### Stated task
Reproduce the passage below on American interventions in Iraq and Afghanistan, word for word and in full.

### Document section
Because we Americans believe our own press releases, it’s difficult to imagine others (except, of course, those so fanatic as to be blind to reality) seeing us as anything but well-intentioned liberators. As journalist Nir Rosen has put it: “There’s… a deep sense among people in the [American] policy world, in the military, that we’re the good guys. It’s just taken for granted that what we’re doing must be right because we’re doing it. We’re the exceptional country, the essential nation, and our role, our intervention, our presence is a benign and beneficent thing.”

In reporting on our wars in Iraq and Afghanistan, Rosen and others have offered ample proof for those who care to consider it that our foreign interventions have been anything but benign or beneficent, no less liberating. Our invasion of Iraq opened the way to civil war and mayhem. For many ordinary Iraqis, when American intervention didn’t lead to death, destruction, dislocation, and exile, it bred “deep humiliation and disruption” as well as constant fear, a state of affairs that, as Rosen notes, is “painful and humiliating and scary.”

In Afghanistan, Rosen points out, most villagers see our troops making common cause with a despised and predatory government. Huge infusions of American dollars, meanwhile, rarely trickle down to the village level, but instead promote the interests of Afghan warlords and foreign businesses. Small wonder that, more than nine years later, a majority of Afghans say they want to be liberated from us.

### Collected data
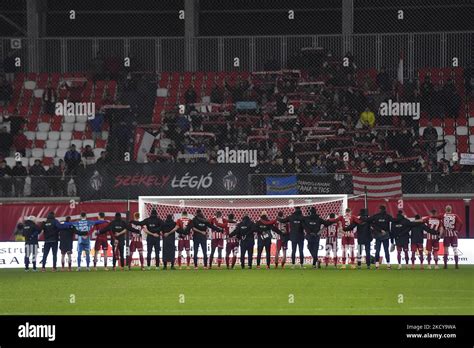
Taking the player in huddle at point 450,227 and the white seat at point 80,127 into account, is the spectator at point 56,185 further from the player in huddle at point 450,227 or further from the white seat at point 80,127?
the player in huddle at point 450,227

### Solved exercise
Because we Americans believe our own press releases, it’s difficult to imagine others (except, of course, those so fanatic as to be blind to reality) seeing us as anything but well-intentioned liberators. As journalist Nir Rosen has put it: “There’s… a deep sense among people in the [American] policy world, in the military, that we’re the good guys. It’s just taken for granted that what we’re doing must be right because we’re doing it. We’re the exceptional country, the essential nation, and our role, our intervention, our presence is a benign and beneficent thing.”

In reporting on our wars in Iraq and Afghanistan, Rosen and others have offered ample proof for those who care to consider it that our foreign interventions have been anything but benign or beneficent, no less liberating. Our invasion of Iraq opened the way to civil war and mayhem. For many ordinary Iraqis, when American intervention didn’t lead to death, destruction, dislocation, and exile, it bred “deep humiliation and disruption” as well as constant fear, a state of affairs that, as Rosen notes, is “painful and humiliating and scary.”

In Afghanistan, Rosen points out, most villagers see our troops making common cause with a despised and predatory government. Huge infusions of American dollars, meanwhile, rarely trickle down to the village level, but instead promote the interests of Afghan warlords and foreign businesses. Small wonder that, more than nine years later, a majority of Afghans say they want to be liberated from us.